Search the web for our last changelog entry
Search GitHub for merged pull requests since that date
Search for completed issues and tasks since that date
Think and detect the top 1-3 themes across changes
For each theme, find additional context and details
Generate the formatted changelog
With the data found generate the changelog with our template, filtering out internal or irrelevant topics.

What it is

The Release Note Writer workflow automatically creates your changelog by gathering all your merged pull requests and completed issues, organizing them into meaningful themes, and translating technical changes into user-friendly release notes. It's like having a technical writer who knows exactly what shipped and why it matters.

What it solves

Writing release notes is tedious busywork that nobody wants to do. Product managers dig through GitHub trying to remember what merged. Engineers translate their own technical work into user language. Marketing waits around for someone to tell them what actually shipped. The whole process takes an hour of everyone's time and usually results in either overly technical jargon or vague "bug fixes and improvements."

The Release Note Writer eliminates the manual archaeology. It pulls everything together automatically, identifies the important themes, and writes notes that actually explain what users care about—not what branch got merged into what.

How it works

Super starts by finding your last changelog entry so it knows where to pick up. Then it searches GitHub for merged PRs and Linear for completed issues since that date. It analyzes all the changes to detect the major themes—maybe you shipped three features related to notifications, or fixed five bugs around file uploads.
________________________________________
— Required work —
**a)** In the Release Note Writer description, how much time does writing release notes by hand usually take?
**b)** Continue the Release Note Writer description from the point where it stops.

— Data section —
________________________________________
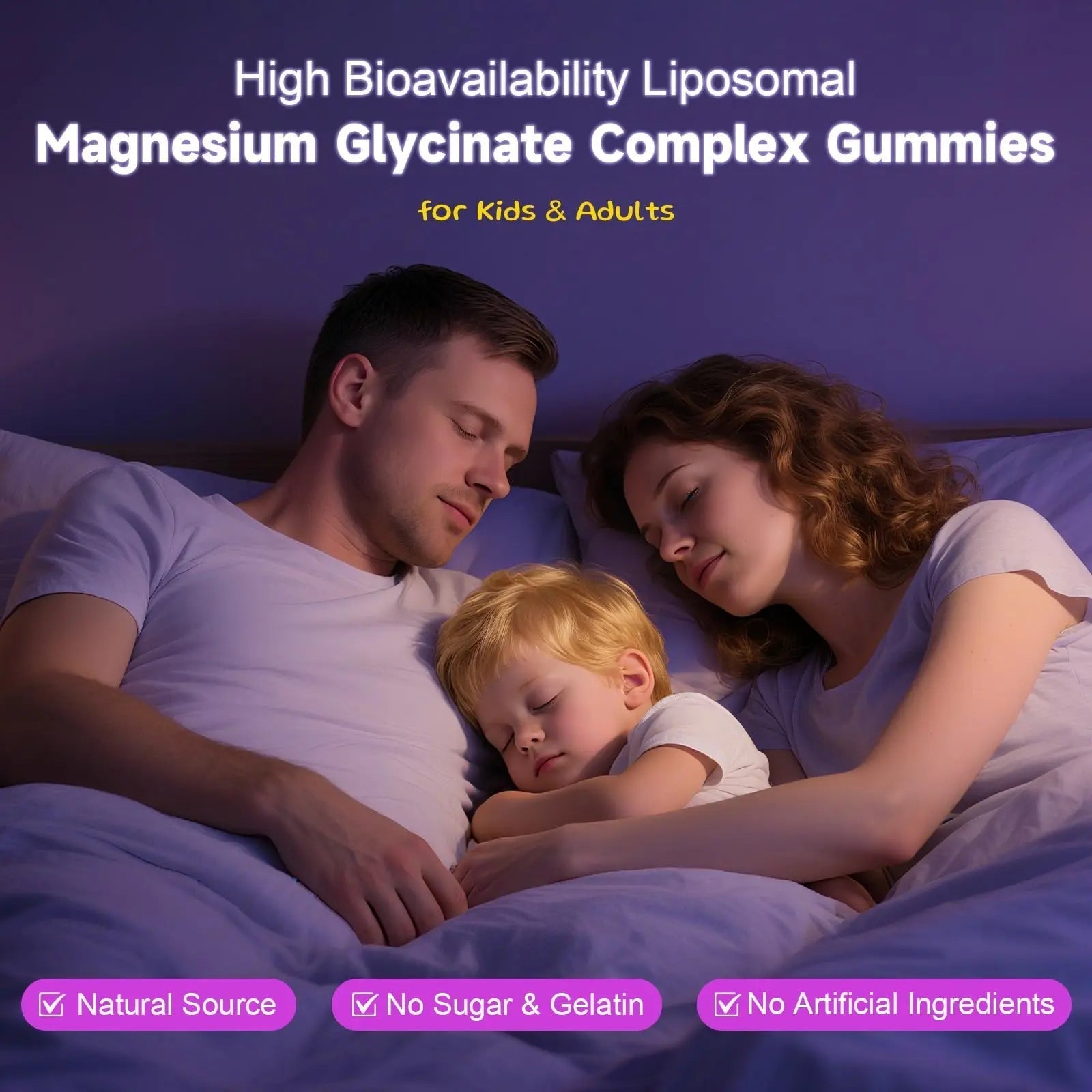 Elysx Kids Methylated Multivitamin Chewable & Liposomal Magnesium Glycinate 400mg Gummies, Immune & Brain, Muscle & Relax Elysx buy australia supplements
________________________________________
— Numbered responses —
**a)** An hour of everyone's time.

**b)**
For each theme, it gathers additional context and details, then generates a structured changelog organized by impact: major updates first, then new features, improvements, and bug fixes. The language is user-focused, not developer-focused, so your customers understand what changed and why they should care.

How to use it

Run the workflow whenever you're ready to publish release notes—whether that's weekly, bi-weekly, or after major releases. You can specify a date range or just tell it "since last release" and let it figure out the rest.

The workflow generates a draft changelog that you can review, tweak if needed, and publish. Connect it to your changelog platform (like Sanity) to automate publishing, or use the output as a starting point for more detailed release announcements. Perfect for keeping customers informed without the manual grind of tracking down what actually shipped.